Identifying a small number of features that can represent the data is a known problem that comes up in areas such as machine learning, knowledge representation, data mining, and numerical linear algebra. Computing an optimal solution is believed to be NP-hard, and there is extensive work on approximation algorithms. Classic approaches exploit the algebraic structure of the underlying matrix, while more recent approaches use randomization. An entirely different approach that uses the A* heuristic search algorithm to find an optimal solution was recently proposed. Not surprisingly it is limited to effectively selecting only a small number of features. We propose a similar approach related to the Weighted A* algorithm. This gives algorithms that are not guaranteed to find an optimal solution but run much faster than the A* approach, enabling effective selection of many features from large datasets.

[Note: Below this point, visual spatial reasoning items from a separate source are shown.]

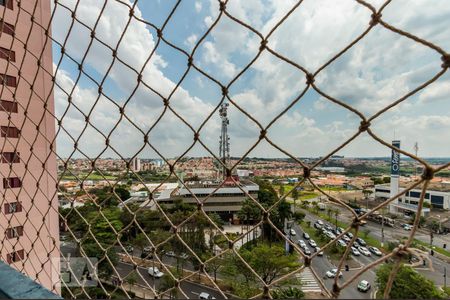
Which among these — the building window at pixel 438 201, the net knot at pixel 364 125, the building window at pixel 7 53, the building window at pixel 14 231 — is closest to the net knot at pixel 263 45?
the net knot at pixel 364 125

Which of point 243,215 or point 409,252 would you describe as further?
point 243,215

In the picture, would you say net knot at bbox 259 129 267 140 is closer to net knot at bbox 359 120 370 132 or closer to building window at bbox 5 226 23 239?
net knot at bbox 359 120 370 132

We demonstrate experimentally that these new algorithms are more accurate than the current state-of-the-art while still being practical. Furthermore, they come with an adjustable guarantee on how different their error may be from the smallest possible (optimal) error. Their accuracy can always be increased at the expense of a longer running time.

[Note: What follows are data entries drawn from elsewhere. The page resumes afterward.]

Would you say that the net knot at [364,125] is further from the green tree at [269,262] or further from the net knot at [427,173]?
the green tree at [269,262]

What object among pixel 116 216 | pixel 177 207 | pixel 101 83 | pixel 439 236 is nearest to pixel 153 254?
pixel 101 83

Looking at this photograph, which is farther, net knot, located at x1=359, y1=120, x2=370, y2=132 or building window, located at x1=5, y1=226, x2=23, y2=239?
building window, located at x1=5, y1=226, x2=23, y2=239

AAAI Conference 2015 Conference Paper

Optimal Column Subset Selection by A-Star Search

  • Hiromasa Arai
  • Crystal Maung
  • Haim Schweitzer

Approximating a matrix by a small subset of its columns is a known problem in numerical linear algebra. Algorithms that address this problem have been used in areas which include, among others, sparse approximation, unsupervised feature selection, data mining, and knowledge representation. Such algorithms were investigated since the 1960’s, with recent results that use randomization. The problem is believed to be NP-Hard, and to the best of our knowledge there are no previously published algorithms aimed at computing optimal solutions. We show how to model the problem as a graph search, and propose a heuristic based on eigenvalues of related matrices. Applying the A∗ search strategy with this heuristic is guaranteed to find the optimal solution. Experimental results on common datasets show that the proposed algorithm can effectively select columns from moderate size matrices, typically improving by orders of magnitude the run time of exhaustive search.

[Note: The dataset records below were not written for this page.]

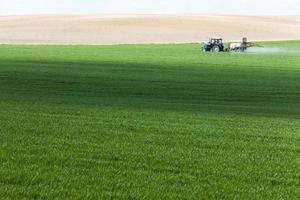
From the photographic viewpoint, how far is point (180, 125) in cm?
1828

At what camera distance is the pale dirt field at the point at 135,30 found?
104375 mm

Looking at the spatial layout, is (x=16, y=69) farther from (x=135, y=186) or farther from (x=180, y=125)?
(x=135, y=186)

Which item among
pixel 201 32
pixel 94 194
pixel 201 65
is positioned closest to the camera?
Answer: pixel 94 194

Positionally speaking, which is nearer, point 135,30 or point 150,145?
point 150,145

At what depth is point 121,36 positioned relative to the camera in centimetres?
10912

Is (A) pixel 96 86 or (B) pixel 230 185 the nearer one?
(B) pixel 230 185

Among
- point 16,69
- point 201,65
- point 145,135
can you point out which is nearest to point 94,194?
point 145,135

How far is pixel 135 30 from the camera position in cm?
11619

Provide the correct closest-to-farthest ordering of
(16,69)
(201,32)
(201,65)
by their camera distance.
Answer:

NeurIPS Conference 2013 Conference Paper

Pass-efficient unsupervised feature selection

  • Crystal Maung
  • Haim Schweitzer

The goal of unsupervised feature selection is to identify a small number of important features that can represent the data. We propose a new algorithm, a modification of the classical pivoted QR algorithm of Businger and Golub, that requires a small number of passes over the data. The improvements are based on two ideas: keeping track of multiple features in each pass, and skipping calculations that can be shown not to affect the final selection. Our algorithm selects the exact same features as the classical pivoted QR algorithm, and has the same favorable numerical stability. We describe experiments on real-world datasets which sometimes show improvements of {\em several orders of magnitude} over the classical algorithm. These results appear to be competitive with recently proposed randomized algorithms in terms of pass efficiency and run time. On the other hand, the randomized algorithms may produce better features, at the cost of small probability of failure.